Yesterday’s life drawing class gave me pause for thought: am I still needed? I have been teaching it weekly for nearly three years (about 140 classes, give or take) and in that time I’ve had students come and go, some attending the majority of that number of sessions. I am truly grateful for the opportunity and flattered that so many love my classes, but as we move forward I wonder if I am adding anything to the skillset of the artists beyond practice now.
I’ll explain. Most of those who attend my classes have done so many times over the years, if not regularly for more than a year or two. In this time I have covered numerous lesson plans, techniques, materials, and more. I’ve watched my group increase in confidence and skill. There is less need to comment on each individual’s work with constructive criticism/direction.
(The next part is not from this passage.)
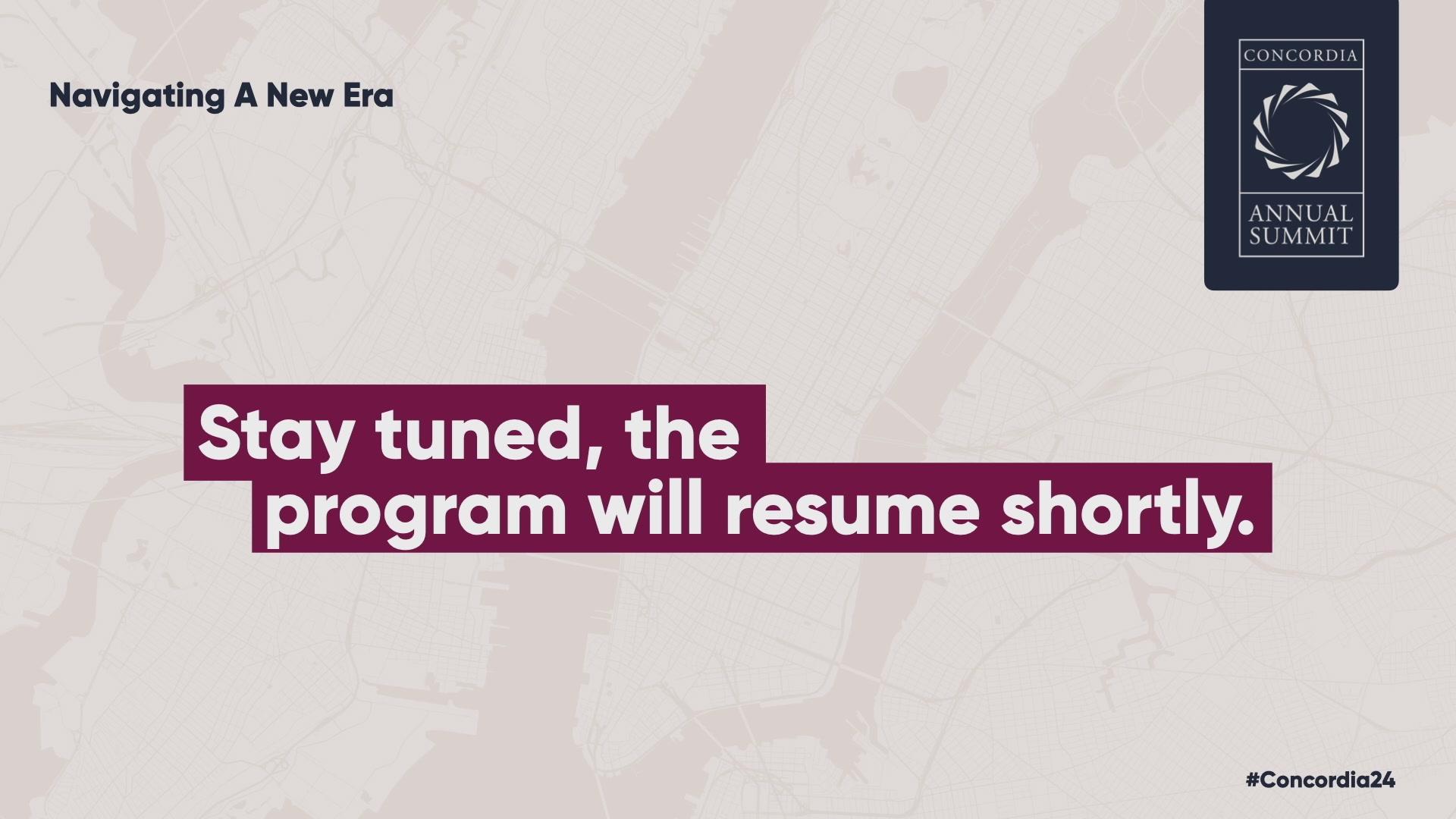 Navigating A New Era

CONCORDIA

ANNUAL SUMMIT

Stay tuned, the program will resume shortly.

#Concordia24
Each is truly developing his own style. Each has heard me discuss similar topics for years now. I am beginning to wonder if I am needed…
What is needed is regular practice. The class environment – and having a teacher – is the weekly reminder for my artists to practice and to improve, but is this not something they can do on their own? Am I really adding to their development or is my class merely another reminder on a to-do list?
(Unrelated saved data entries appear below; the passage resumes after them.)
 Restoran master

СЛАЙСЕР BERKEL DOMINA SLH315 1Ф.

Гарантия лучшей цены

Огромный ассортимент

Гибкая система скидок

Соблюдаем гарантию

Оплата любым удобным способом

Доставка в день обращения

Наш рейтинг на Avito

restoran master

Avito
Perhaps I’m thinking about this too deeply and it is far simpler than my critical thinking regarding my teaching. Maybe people just enjoy coming to class, plain and simple. Maybe they enjoy the environment and my way of interacting with each of them. I can’t say. What I can tell you is that my students are far better life drawing artists than when I met them, and I know I have had something to do with that. I still enjoy what I do, and perhaps it’s enough that they enjoy it too. Might be time to poll them soon… Or push them harder. Food for thought.